> **Metin**
********************

Cumhurbaşkanlığı Hukuk Politikaları Kurulu Başkanvekili Mehmet Uçum, Anayasa Mahkemesi'nin (AYM) bireysel başvurularda verdiği kararlar sonucu çıkan sorunlara dair bazı tespitleri AA Analiz için kaleme aldı.

***

AYM, 23 Eylül 2012'den itibaren bireysel başvuruları incelemeye başladı. 11 yılı aşan uygulamada AYM’nin ihlal kararları birçok tartışmaya sebep oldu. Bu sürede, AYM’nin kendisini Anayasa ve ilgili kanunların hükümlerine aykırı olarak sanki Yargıtay’ın ve Danıştay’ın üstündeymiş gibi konumlandıran kararları, AYM ile diğer yüksek mahkemeler arasında çok sayıda çekişme doğurdu. Özellikle son 5 ila 6 yılda Yargıtay ve Danıştay ile AYM arasında giderek yoğunlaşan bir uyumsuzluk ortaya çıktı. Öyle ki AYM’nin pozitif hukuka aykırı birçok ihlal kararı ilgili mahkemeler ve daireler tarafından uygun bulunmuyor, bu kararlara uyulmuyor. Yargıtay ve Danıştay Başkanları son yıllardaki adli yıl açılışlarında AYM’den kaynaklanan sorunları her seferinde daha yüksek sesle dile getirmeye başladı. Artık bu sorunlar yüksek mahkemelerin kararları üzerinden çözülecek aşamayı geçti. AYM’nin ürettiği bu sorunları en azından geçici olarak çözmek için yasal düzenleme yapmak kaçınılmaz hale geldi. Nihai olarak ise yeni anayasada AYM’nin yapısını bireysel başvurulara uygun hale getirmek ve bireysel başvuru kararlarının niteliğini ve etkisini anayasal seviyede düzenlemek kalıcı çözüm olarak gözüküyor.

********************

> **Sağlanan Malzeme**

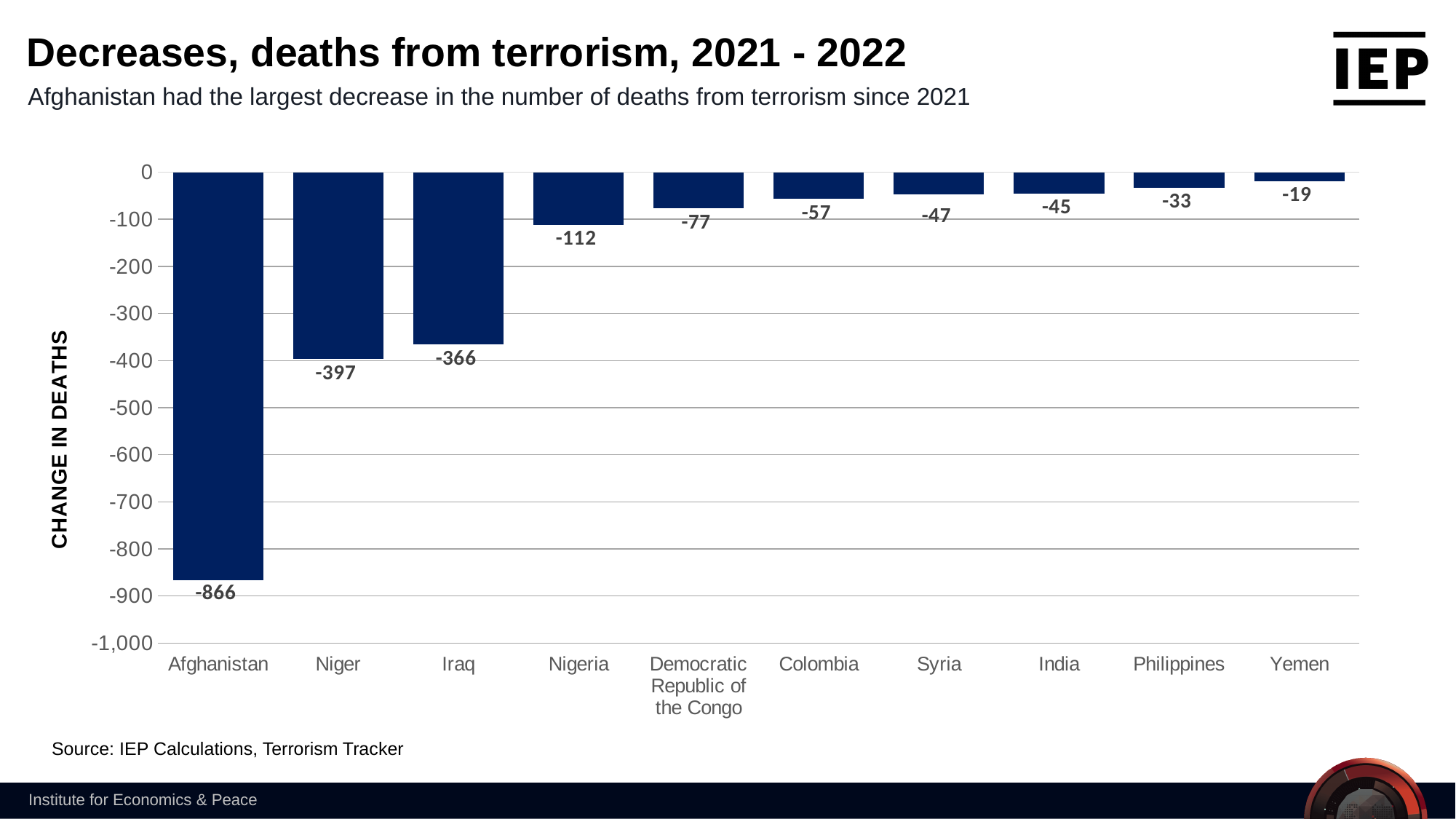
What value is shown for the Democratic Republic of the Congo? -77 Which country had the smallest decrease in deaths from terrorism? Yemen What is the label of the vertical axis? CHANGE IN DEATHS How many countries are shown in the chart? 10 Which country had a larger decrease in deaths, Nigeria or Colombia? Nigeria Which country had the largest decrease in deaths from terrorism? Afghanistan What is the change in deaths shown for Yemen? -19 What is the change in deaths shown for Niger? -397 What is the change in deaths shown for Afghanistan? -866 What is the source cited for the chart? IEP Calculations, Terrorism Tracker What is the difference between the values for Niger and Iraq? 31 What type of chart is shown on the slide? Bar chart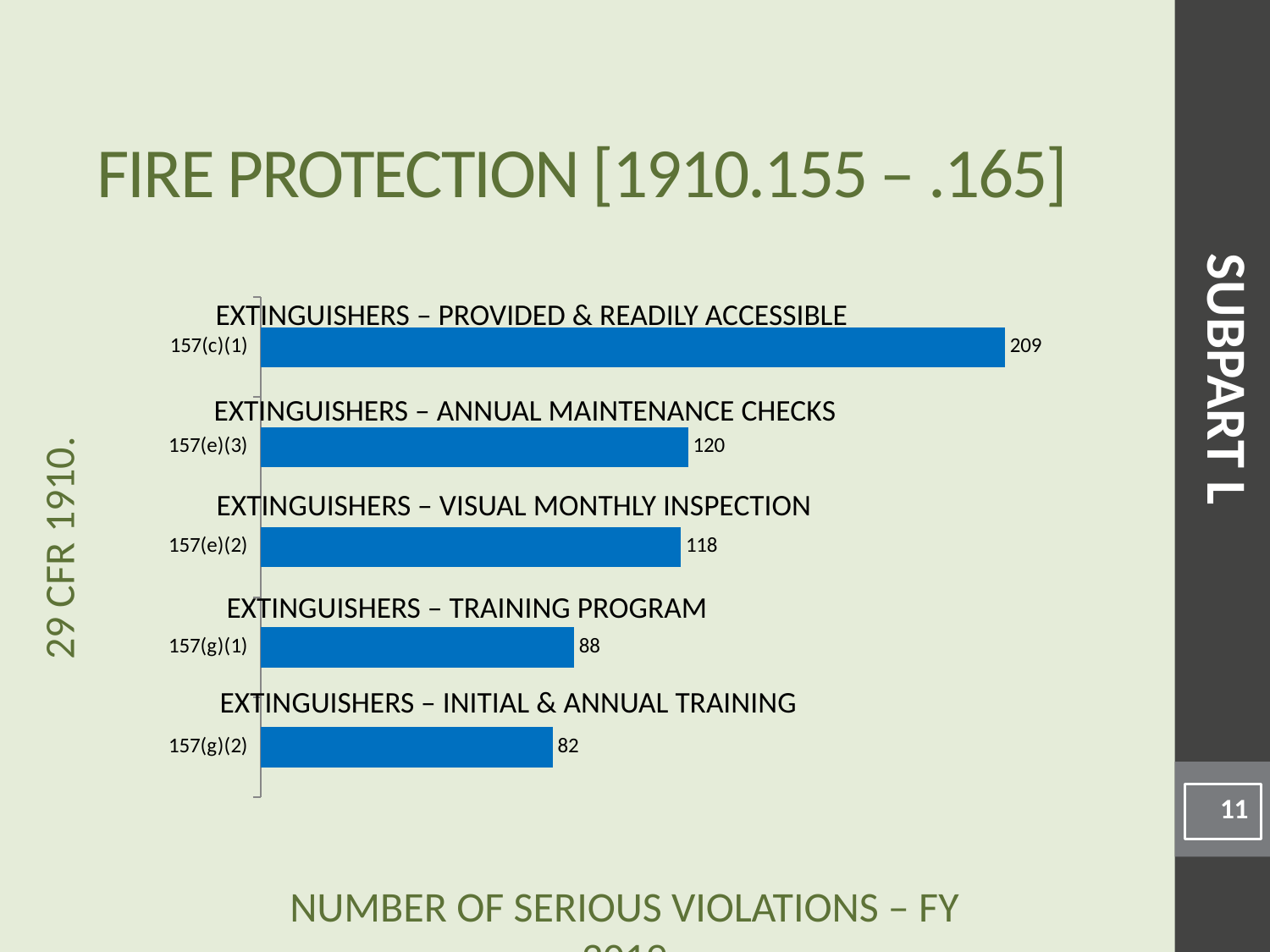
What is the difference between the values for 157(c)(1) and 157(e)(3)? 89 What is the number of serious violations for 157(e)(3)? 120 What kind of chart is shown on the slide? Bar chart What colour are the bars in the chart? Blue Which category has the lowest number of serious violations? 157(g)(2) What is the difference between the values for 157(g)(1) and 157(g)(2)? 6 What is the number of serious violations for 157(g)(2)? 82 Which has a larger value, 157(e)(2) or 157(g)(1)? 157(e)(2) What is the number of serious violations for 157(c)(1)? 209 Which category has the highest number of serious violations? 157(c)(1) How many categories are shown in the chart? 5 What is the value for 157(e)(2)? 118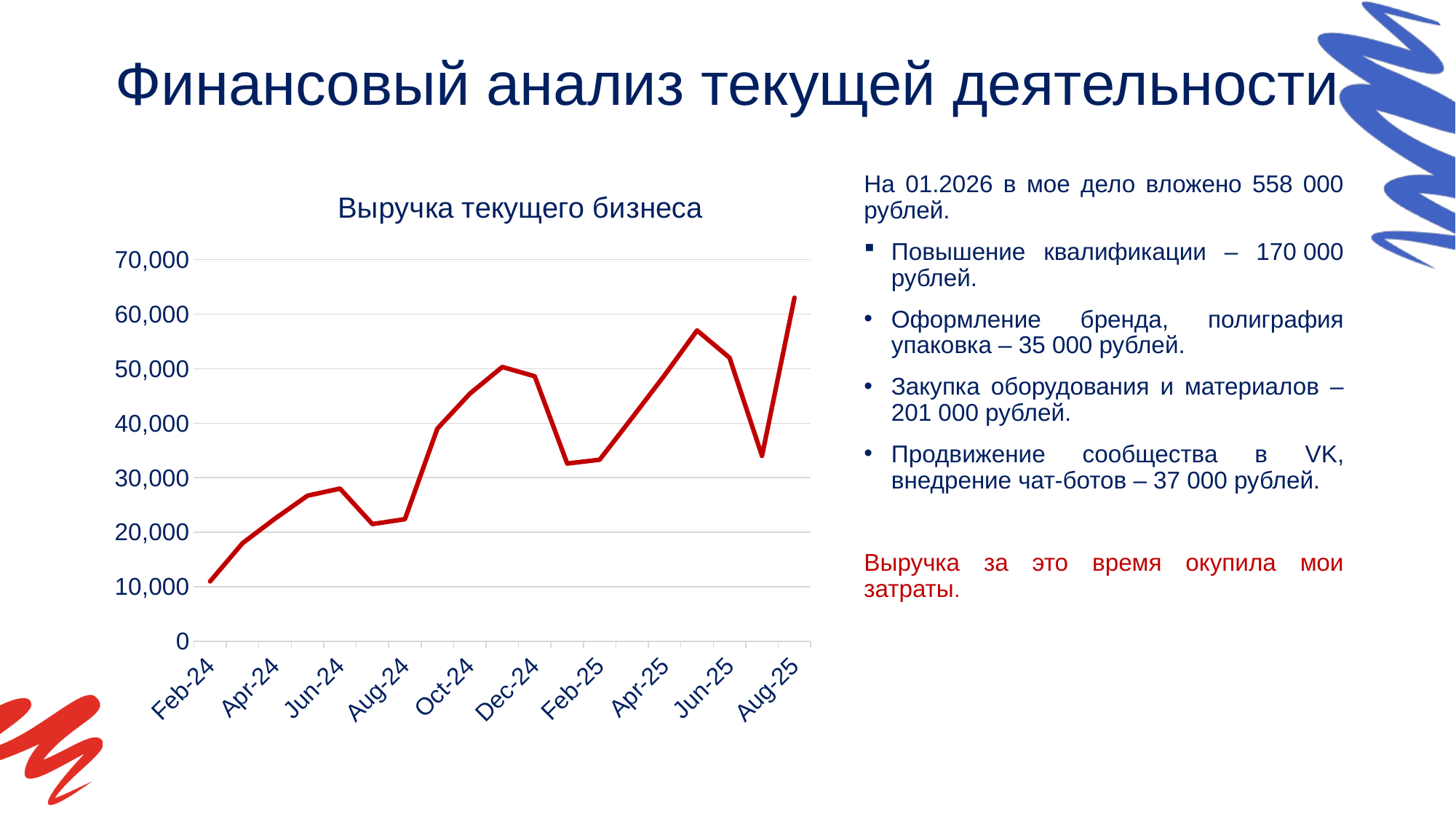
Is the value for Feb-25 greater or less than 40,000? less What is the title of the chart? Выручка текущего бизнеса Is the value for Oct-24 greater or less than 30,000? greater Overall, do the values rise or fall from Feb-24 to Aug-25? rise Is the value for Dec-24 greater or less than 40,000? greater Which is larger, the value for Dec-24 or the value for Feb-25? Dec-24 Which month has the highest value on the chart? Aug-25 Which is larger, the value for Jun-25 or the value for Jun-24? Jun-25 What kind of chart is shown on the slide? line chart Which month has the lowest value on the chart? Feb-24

********************

> **Alıştırma Görevleri**
a) Anayasa Mahkemesi kararlarına ilişkin metinde "Cumhurbaşkanlığı Hukuk Politikaları" ifadesinden "için kaleme aldı." ifadesine kadar olan bölümü birebir aktarın.
b) Anayasa Mahkemesi kararlarına ilişkin metne dayanarak aşağıdaki soruları yanıtlayın.
(i) AYM bireysel başvuruları incelemeye hangi tarihten itibaren başladı?
(ii) Son yıllardaki adli yıl açılışlarında AYM'den kaynaklanan sorunları hangi yüksek mahkemelerin başkanları dile getirdi?
(iii) Metne göre kalıcı çözüm olarak ne gözüküyor?
c) Anayasa Mahkemesi kararlarına ilişkin metni kaldığı yerden devam ettirin.

> **Görev Yanıtları**
a)
Cumhurbaşkanlığı Hukuk Politikaları Kurulu Başkanvekili Mehmet Uçum, Anayasa Mahkemesi'nin (AYM) bireysel başvurularda verdiği kararlar sonucu çıkan sorunlara dair bazı tespitleri AA Analiz için kaleme aldı.

b)
(i) AYM, 23 Eylül 2012'den itibaren bireysel başvuruları incelemeye başladı.
(ii) Bu sorunları Yargıtay ve Danıştay Başkanları dile getirdi.
(iii) Kalıcı çözüm, yeni anayasada AYM'nin yapısını bireysel başvurulara uygun hale getirmek ve bireysel başvuru kararlarının niteliğini ve etkisini anayasal seviyede düzenlemek olarak gözüküyor.

c)
Öne çıkan bazı sorunlar

1. AYM kararlarının bağlayıcı olduğuna ilişkin Anayasa hükmünün çarpıtılması

Bazı çevrelerce Anayasa’nın 153. maddesinde yer alan "Anayasa Mahkemesi kararları Resmi Gazete’de hemen yayımlanır ve yasama, yürütme ve yargı organlarını, idare makamlarını, gerçek ve tüzel kişileri bağlar” hükmünün bireysel başvuru sonucu verilen ihlal kararları da dahil olmak üzere AYM’nin tüm kararlarını kapsadığı ileri sürülmektedir.

AYM kararlarının kesinliği ile “tüm erkleri bağlaması” kavramları arasında ayrım vardır. Bu noktada netleştirilmesi gereken husus, AYM kararlarının hangisinin tüm erkleri bağlayıcı olduğudur.

AYM'nin görev ve yetkilerini düzenleyen Anayasa hükümlerinde, AYM'nin bireysel başvuru kararlarının yasama, yürütme ve yargı organlarını bağlayacağına dair ayrı bir düzenleme de yoktur.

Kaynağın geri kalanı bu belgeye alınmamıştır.